* _SELECTED PASSAGE_
• • • •

# PDF Ingestion, Chunking, and Embedding

This notebook demonstrates the complete pipeline for processing PDF documents:
1. **PDF Ingestion**: Extract text from PDF files with robust error handling
2. **Text Cleaning**: Normalize text, remove headers/footers, fix hyphenation
3. **Sophisticated Chunking**: Detect sections, split into sentences, pack into token-aware chunks
4. **Embedding**: Generate embeddings for all chunks using EmbeddingGemma
5. **Index Building**: Create searchable indexes for efficient retrieval

This workflow prepares PDF documents for question generation and fine-tuning.


In [1]:
# Import all necessary functions from src modules
# All functions are defined in src/, not in notebooks
from src.data.pdf_to_chunks_pipeline import pdf_to_chunks
from src.pipelines.embed_chunks import embed_chunks, build_faiss_index, build_sklearn_index
import pandas as pd
import numpy as np


  from .autonotebook import tqdm as notebook_tqdm


## Step 1: PDF to Chunks

The first step is to extract text from a PDF file and chunk it into manageable pieces. The `pdf_to_chunks()` function handles:
- **PDF Extraction**: Uses pdfplumber (primary) with pypdf fallback
- **Text Cleaning**: Normalizes whitespace, fixes hyphenation, removes headers/footers
- **Section Detection**: Identifies headings and groups content into sections
- **Token-Aware Chunking**: Packs sentences into chunks respecting token limits with overlap

### Chunking Parameters

- `max_tokens`: Maximum tokens per chunk (default: 512, matches EmbeddingGemma's typical max length)

• • • •

* _DATASET ROWS_
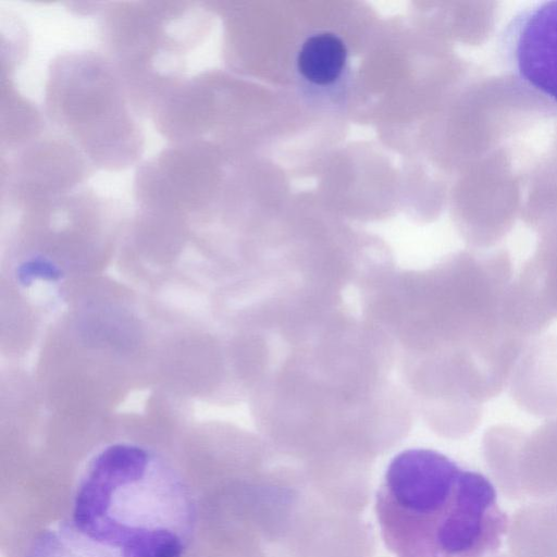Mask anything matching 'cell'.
Masks as SVG:
<instances>
[{"mask_svg": "<svg viewBox=\"0 0 557 557\" xmlns=\"http://www.w3.org/2000/svg\"><path fill=\"white\" fill-rule=\"evenodd\" d=\"M194 505L181 476L134 444H113L88 463L76 487L73 525L113 557H182Z\"/></svg>", "mask_w": 557, "mask_h": 557, "instance_id": "7a4b0ae2", "label": "cell"}, {"mask_svg": "<svg viewBox=\"0 0 557 557\" xmlns=\"http://www.w3.org/2000/svg\"><path fill=\"white\" fill-rule=\"evenodd\" d=\"M490 557H511V556H504V555H502V556H493V555H492V556H490Z\"/></svg>", "mask_w": 557, "mask_h": 557, "instance_id": "ba28073f", "label": "cell"}, {"mask_svg": "<svg viewBox=\"0 0 557 557\" xmlns=\"http://www.w3.org/2000/svg\"><path fill=\"white\" fill-rule=\"evenodd\" d=\"M347 62V48L335 34L323 32L308 37L297 55V69L309 83L318 86L333 84Z\"/></svg>", "mask_w": 557, "mask_h": 557, "instance_id": "5b68a950", "label": "cell"}, {"mask_svg": "<svg viewBox=\"0 0 557 557\" xmlns=\"http://www.w3.org/2000/svg\"><path fill=\"white\" fill-rule=\"evenodd\" d=\"M21 275L25 278L30 275H41L42 277H50L54 278L59 275V271L55 267L41 262V261H34L30 263H27L23 265Z\"/></svg>", "mask_w": 557, "mask_h": 557, "instance_id": "52a82bcc", "label": "cell"}, {"mask_svg": "<svg viewBox=\"0 0 557 557\" xmlns=\"http://www.w3.org/2000/svg\"><path fill=\"white\" fill-rule=\"evenodd\" d=\"M374 510L394 557H490L510 521L484 474L428 448L391 460Z\"/></svg>", "mask_w": 557, "mask_h": 557, "instance_id": "6da1fadb", "label": "cell"}, {"mask_svg": "<svg viewBox=\"0 0 557 557\" xmlns=\"http://www.w3.org/2000/svg\"><path fill=\"white\" fill-rule=\"evenodd\" d=\"M27 557H113L88 540L73 524H59L44 531Z\"/></svg>", "mask_w": 557, "mask_h": 557, "instance_id": "8992f818", "label": "cell"}, {"mask_svg": "<svg viewBox=\"0 0 557 557\" xmlns=\"http://www.w3.org/2000/svg\"><path fill=\"white\" fill-rule=\"evenodd\" d=\"M507 537L511 557H557V502L533 500L519 508Z\"/></svg>", "mask_w": 557, "mask_h": 557, "instance_id": "277c9868", "label": "cell"}, {"mask_svg": "<svg viewBox=\"0 0 557 557\" xmlns=\"http://www.w3.org/2000/svg\"><path fill=\"white\" fill-rule=\"evenodd\" d=\"M502 44L513 75L557 107V0L539 3L515 15Z\"/></svg>", "mask_w": 557, "mask_h": 557, "instance_id": "3957f363", "label": "cell"}]
</instances>
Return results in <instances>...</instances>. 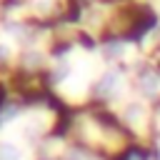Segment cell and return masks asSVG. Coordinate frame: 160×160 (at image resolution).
Instances as JSON below:
<instances>
[{
	"instance_id": "cell-3",
	"label": "cell",
	"mask_w": 160,
	"mask_h": 160,
	"mask_svg": "<svg viewBox=\"0 0 160 160\" xmlns=\"http://www.w3.org/2000/svg\"><path fill=\"white\" fill-rule=\"evenodd\" d=\"M142 90L145 92H155L158 90V78H142Z\"/></svg>"
},
{
	"instance_id": "cell-4",
	"label": "cell",
	"mask_w": 160,
	"mask_h": 160,
	"mask_svg": "<svg viewBox=\"0 0 160 160\" xmlns=\"http://www.w3.org/2000/svg\"><path fill=\"white\" fill-rule=\"evenodd\" d=\"M0 58H8V48L5 45H0Z\"/></svg>"
},
{
	"instance_id": "cell-1",
	"label": "cell",
	"mask_w": 160,
	"mask_h": 160,
	"mask_svg": "<svg viewBox=\"0 0 160 160\" xmlns=\"http://www.w3.org/2000/svg\"><path fill=\"white\" fill-rule=\"evenodd\" d=\"M0 160H20V150L15 145H0Z\"/></svg>"
},
{
	"instance_id": "cell-2",
	"label": "cell",
	"mask_w": 160,
	"mask_h": 160,
	"mask_svg": "<svg viewBox=\"0 0 160 160\" xmlns=\"http://www.w3.org/2000/svg\"><path fill=\"white\" fill-rule=\"evenodd\" d=\"M115 80H118V75H115V72H108V75L100 80V88H98V90H100V92H108V90H112V88H115Z\"/></svg>"
}]
</instances>
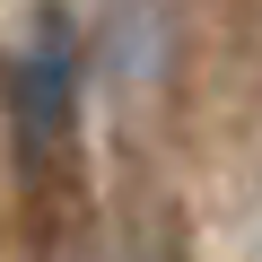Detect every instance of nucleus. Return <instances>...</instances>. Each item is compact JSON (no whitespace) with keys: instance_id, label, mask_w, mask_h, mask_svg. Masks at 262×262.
Returning a JSON list of instances; mask_svg holds the SVG:
<instances>
[{"instance_id":"obj_1","label":"nucleus","mask_w":262,"mask_h":262,"mask_svg":"<svg viewBox=\"0 0 262 262\" xmlns=\"http://www.w3.org/2000/svg\"><path fill=\"white\" fill-rule=\"evenodd\" d=\"M9 122H18L27 166H44V158L70 140V44H61V27H44V35L9 61Z\"/></svg>"},{"instance_id":"obj_2","label":"nucleus","mask_w":262,"mask_h":262,"mask_svg":"<svg viewBox=\"0 0 262 262\" xmlns=\"http://www.w3.org/2000/svg\"><path fill=\"white\" fill-rule=\"evenodd\" d=\"M79 262H166V253L140 236H105V245H79Z\"/></svg>"}]
</instances>
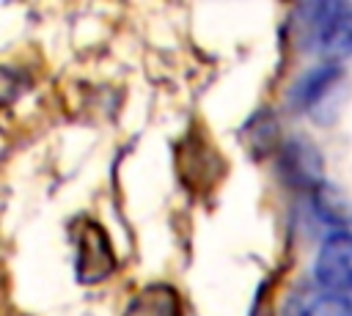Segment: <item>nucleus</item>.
I'll list each match as a JSON object with an SVG mask.
<instances>
[{"instance_id":"1","label":"nucleus","mask_w":352,"mask_h":316,"mask_svg":"<svg viewBox=\"0 0 352 316\" xmlns=\"http://www.w3.org/2000/svg\"><path fill=\"white\" fill-rule=\"evenodd\" d=\"M308 33L316 49L327 55H349L352 52V5L322 3L308 5Z\"/></svg>"},{"instance_id":"2","label":"nucleus","mask_w":352,"mask_h":316,"mask_svg":"<svg viewBox=\"0 0 352 316\" xmlns=\"http://www.w3.org/2000/svg\"><path fill=\"white\" fill-rule=\"evenodd\" d=\"M314 275L322 289L349 294L352 291V234H333L319 247Z\"/></svg>"},{"instance_id":"3","label":"nucleus","mask_w":352,"mask_h":316,"mask_svg":"<svg viewBox=\"0 0 352 316\" xmlns=\"http://www.w3.org/2000/svg\"><path fill=\"white\" fill-rule=\"evenodd\" d=\"M110 272H113V250L107 234L94 220H85L77 231V278L82 283H96Z\"/></svg>"},{"instance_id":"4","label":"nucleus","mask_w":352,"mask_h":316,"mask_svg":"<svg viewBox=\"0 0 352 316\" xmlns=\"http://www.w3.org/2000/svg\"><path fill=\"white\" fill-rule=\"evenodd\" d=\"M283 316H352V297L330 289H297L286 305Z\"/></svg>"},{"instance_id":"5","label":"nucleus","mask_w":352,"mask_h":316,"mask_svg":"<svg viewBox=\"0 0 352 316\" xmlns=\"http://www.w3.org/2000/svg\"><path fill=\"white\" fill-rule=\"evenodd\" d=\"M124 316H182V300L176 289L165 283H151L129 300Z\"/></svg>"},{"instance_id":"6","label":"nucleus","mask_w":352,"mask_h":316,"mask_svg":"<svg viewBox=\"0 0 352 316\" xmlns=\"http://www.w3.org/2000/svg\"><path fill=\"white\" fill-rule=\"evenodd\" d=\"M338 77H341V69H338V66H333V63H319L316 69H311L308 74H302V77L294 82V88H292V102H294L300 110L314 107L330 88H336Z\"/></svg>"}]
</instances>
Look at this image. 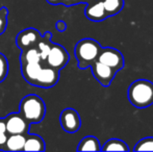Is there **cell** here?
Wrapping results in <instances>:
<instances>
[{
	"label": "cell",
	"mask_w": 153,
	"mask_h": 152,
	"mask_svg": "<svg viewBox=\"0 0 153 152\" xmlns=\"http://www.w3.org/2000/svg\"><path fill=\"white\" fill-rule=\"evenodd\" d=\"M25 134H8L4 150L5 151H23L25 144Z\"/></svg>",
	"instance_id": "obj_13"
},
{
	"label": "cell",
	"mask_w": 153,
	"mask_h": 152,
	"mask_svg": "<svg viewBox=\"0 0 153 152\" xmlns=\"http://www.w3.org/2000/svg\"><path fill=\"white\" fill-rule=\"evenodd\" d=\"M8 74V62L3 53H0V82L5 80Z\"/></svg>",
	"instance_id": "obj_19"
},
{
	"label": "cell",
	"mask_w": 153,
	"mask_h": 152,
	"mask_svg": "<svg viewBox=\"0 0 153 152\" xmlns=\"http://www.w3.org/2000/svg\"><path fill=\"white\" fill-rule=\"evenodd\" d=\"M51 39H52V33L46 31V33L41 37L40 41H39L36 46L38 51L40 52L42 61L46 59L47 55H48L49 51H50L51 47H52V45H53V42L51 41Z\"/></svg>",
	"instance_id": "obj_14"
},
{
	"label": "cell",
	"mask_w": 153,
	"mask_h": 152,
	"mask_svg": "<svg viewBox=\"0 0 153 152\" xmlns=\"http://www.w3.org/2000/svg\"><path fill=\"white\" fill-rule=\"evenodd\" d=\"M20 63L23 78L33 87L50 89L59 81V71L49 67L41 57Z\"/></svg>",
	"instance_id": "obj_1"
},
{
	"label": "cell",
	"mask_w": 153,
	"mask_h": 152,
	"mask_svg": "<svg viewBox=\"0 0 153 152\" xmlns=\"http://www.w3.org/2000/svg\"><path fill=\"white\" fill-rule=\"evenodd\" d=\"M7 16L8 10L5 6L0 7V36L5 31L6 26H7Z\"/></svg>",
	"instance_id": "obj_20"
},
{
	"label": "cell",
	"mask_w": 153,
	"mask_h": 152,
	"mask_svg": "<svg viewBox=\"0 0 153 152\" xmlns=\"http://www.w3.org/2000/svg\"><path fill=\"white\" fill-rule=\"evenodd\" d=\"M8 134L6 132L0 131V150H4V146H5L6 140H7Z\"/></svg>",
	"instance_id": "obj_23"
},
{
	"label": "cell",
	"mask_w": 153,
	"mask_h": 152,
	"mask_svg": "<svg viewBox=\"0 0 153 152\" xmlns=\"http://www.w3.org/2000/svg\"><path fill=\"white\" fill-rule=\"evenodd\" d=\"M107 16L113 17L118 15L124 7V0H101Z\"/></svg>",
	"instance_id": "obj_16"
},
{
	"label": "cell",
	"mask_w": 153,
	"mask_h": 152,
	"mask_svg": "<svg viewBox=\"0 0 153 152\" xmlns=\"http://www.w3.org/2000/svg\"><path fill=\"white\" fill-rule=\"evenodd\" d=\"M97 61L101 62L104 65L113 68L117 72L122 70L125 65V59L123 54L118 49L113 48V47L101 48Z\"/></svg>",
	"instance_id": "obj_5"
},
{
	"label": "cell",
	"mask_w": 153,
	"mask_h": 152,
	"mask_svg": "<svg viewBox=\"0 0 153 152\" xmlns=\"http://www.w3.org/2000/svg\"><path fill=\"white\" fill-rule=\"evenodd\" d=\"M49 4L51 5H59V4H62L65 6H72V0H47Z\"/></svg>",
	"instance_id": "obj_21"
},
{
	"label": "cell",
	"mask_w": 153,
	"mask_h": 152,
	"mask_svg": "<svg viewBox=\"0 0 153 152\" xmlns=\"http://www.w3.org/2000/svg\"><path fill=\"white\" fill-rule=\"evenodd\" d=\"M92 0H72V4L73 5H76V4H80V3H89V2H91Z\"/></svg>",
	"instance_id": "obj_25"
},
{
	"label": "cell",
	"mask_w": 153,
	"mask_h": 152,
	"mask_svg": "<svg viewBox=\"0 0 153 152\" xmlns=\"http://www.w3.org/2000/svg\"><path fill=\"white\" fill-rule=\"evenodd\" d=\"M19 113L29 124H36L44 120L46 105L42 98L30 94L22 98L19 105Z\"/></svg>",
	"instance_id": "obj_3"
},
{
	"label": "cell",
	"mask_w": 153,
	"mask_h": 152,
	"mask_svg": "<svg viewBox=\"0 0 153 152\" xmlns=\"http://www.w3.org/2000/svg\"><path fill=\"white\" fill-rule=\"evenodd\" d=\"M127 97L133 106L145 108L153 104V82L147 79H137L129 85Z\"/></svg>",
	"instance_id": "obj_2"
},
{
	"label": "cell",
	"mask_w": 153,
	"mask_h": 152,
	"mask_svg": "<svg viewBox=\"0 0 153 152\" xmlns=\"http://www.w3.org/2000/svg\"><path fill=\"white\" fill-rule=\"evenodd\" d=\"M77 150L78 151H101V144L96 136H89L83 138L82 140L79 142Z\"/></svg>",
	"instance_id": "obj_15"
},
{
	"label": "cell",
	"mask_w": 153,
	"mask_h": 152,
	"mask_svg": "<svg viewBox=\"0 0 153 152\" xmlns=\"http://www.w3.org/2000/svg\"><path fill=\"white\" fill-rule=\"evenodd\" d=\"M59 122H61L62 128L66 132L74 133L80 129L81 119L80 116L74 108H65L59 116Z\"/></svg>",
	"instance_id": "obj_9"
},
{
	"label": "cell",
	"mask_w": 153,
	"mask_h": 152,
	"mask_svg": "<svg viewBox=\"0 0 153 152\" xmlns=\"http://www.w3.org/2000/svg\"><path fill=\"white\" fill-rule=\"evenodd\" d=\"M85 15L93 22H101L108 18L101 0H92L91 2L87 3Z\"/></svg>",
	"instance_id": "obj_11"
},
{
	"label": "cell",
	"mask_w": 153,
	"mask_h": 152,
	"mask_svg": "<svg viewBox=\"0 0 153 152\" xmlns=\"http://www.w3.org/2000/svg\"><path fill=\"white\" fill-rule=\"evenodd\" d=\"M101 151H129L127 144L119 139H111L103 146H101Z\"/></svg>",
	"instance_id": "obj_17"
},
{
	"label": "cell",
	"mask_w": 153,
	"mask_h": 152,
	"mask_svg": "<svg viewBox=\"0 0 153 152\" xmlns=\"http://www.w3.org/2000/svg\"><path fill=\"white\" fill-rule=\"evenodd\" d=\"M69 61H70V55H69L68 51L66 50V48H64L59 44H55V43H53L52 47H51L50 51L45 59V62L49 67L59 70V71H61L62 69L66 67Z\"/></svg>",
	"instance_id": "obj_6"
},
{
	"label": "cell",
	"mask_w": 153,
	"mask_h": 152,
	"mask_svg": "<svg viewBox=\"0 0 153 152\" xmlns=\"http://www.w3.org/2000/svg\"><path fill=\"white\" fill-rule=\"evenodd\" d=\"M41 37H42V35L38 29L29 27V28L23 29L17 35L16 45L18 48L21 49V51L26 50L31 47H36Z\"/></svg>",
	"instance_id": "obj_10"
},
{
	"label": "cell",
	"mask_w": 153,
	"mask_h": 152,
	"mask_svg": "<svg viewBox=\"0 0 153 152\" xmlns=\"http://www.w3.org/2000/svg\"><path fill=\"white\" fill-rule=\"evenodd\" d=\"M6 133L7 134H25L29 132L30 124L22 117L20 113H12L5 118Z\"/></svg>",
	"instance_id": "obj_7"
},
{
	"label": "cell",
	"mask_w": 153,
	"mask_h": 152,
	"mask_svg": "<svg viewBox=\"0 0 153 152\" xmlns=\"http://www.w3.org/2000/svg\"><path fill=\"white\" fill-rule=\"evenodd\" d=\"M46 150V144L43 138L38 134L27 133L25 138V144L23 151H45Z\"/></svg>",
	"instance_id": "obj_12"
},
{
	"label": "cell",
	"mask_w": 153,
	"mask_h": 152,
	"mask_svg": "<svg viewBox=\"0 0 153 152\" xmlns=\"http://www.w3.org/2000/svg\"><path fill=\"white\" fill-rule=\"evenodd\" d=\"M55 28H56V30H59V33H64L67 29V23L62 20L57 21V22L55 23Z\"/></svg>",
	"instance_id": "obj_22"
},
{
	"label": "cell",
	"mask_w": 153,
	"mask_h": 152,
	"mask_svg": "<svg viewBox=\"0 0 153 152\" xmlns=\"http://www.w3.org/2000/svg\"><path fill=\"white\" fill-rule=\"evenodd\" d=\"M0 131L6 132V126H5V120H4V118H0Z\"/></svg>",
	"instance_id": "obj_24"
},
{
	"label": "cell",
	"mask_w": 153,
	"mask_h": 152,
	"mask_svg": "<svg viewBox=\"0 0 153 152\" xmlns=\"http://www.w3.org/2000/svg\"><path fill=\"white\" fill-rule=\"evenodd\" d=\"M101 45L94 39H82L75 45L74 54L77 59V66L80 70L91 67L94 62L97 61L101 50Z\"/></svg>",
	"instance_id": "obj_4"
},
{
	"label": "cell",
	"mask_w": 153,
	"mask_h": 152,
	"mask_svg": "<svg viewBox=\"0 0 153 152\" xmlns=\"http://www.w3.org/2000/svg\"><path fill=\"white\" fill-rule=\"evenodd\" d=\"M90 68H91L95 79L104 87L111 85V81L114 80L116 74H117V71H115L113 68L104 65L99 61L94 62Z\"/></svg>",
	"instance_id": "obj_8"
},
{
	"label": "cell",
	"mask_w": 153,
	"mask_h": 152,
	"mask_svg": "<svg viewBox=\"0 0 153 152\" xmlns=\"http://www.w3.org/2000/svg\"><path fill=\"white\" fill-rule=\"evenodd\" d=\"M134 151H153V136L144 138L137 143Z\"/></svg>",
	"instance_id": "obj_18"
}]
</instances>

• • • •

* _TASK BRIEF_
Rewrite the PDF notebook text from "This notebook demonstrates" up to and including "generation and fine-tuning.", changing "workflow" to "process". The items have nothing to do with the PDF notebook text.

* _RESULT BELOW_
This notebook demonstrates the complete pipeline for processing PDF documents:
1. **PDF Ingestion**: Extract text from PDF files with robust error handling
2. **Text Cleaning**: Normalize text, remove headers/footers, fix hyphenation
3. **Sophisticated Chunking**: Detect sections, split into sentences, pack into token-aware chunks
4. **Embedding**: Generate embeddings for all chunks using EmbeddingGemma
5. **Index Building**: Create searchable indexes for efficient retrieval

This process prepares PDF documents for question generation and fine-tuning.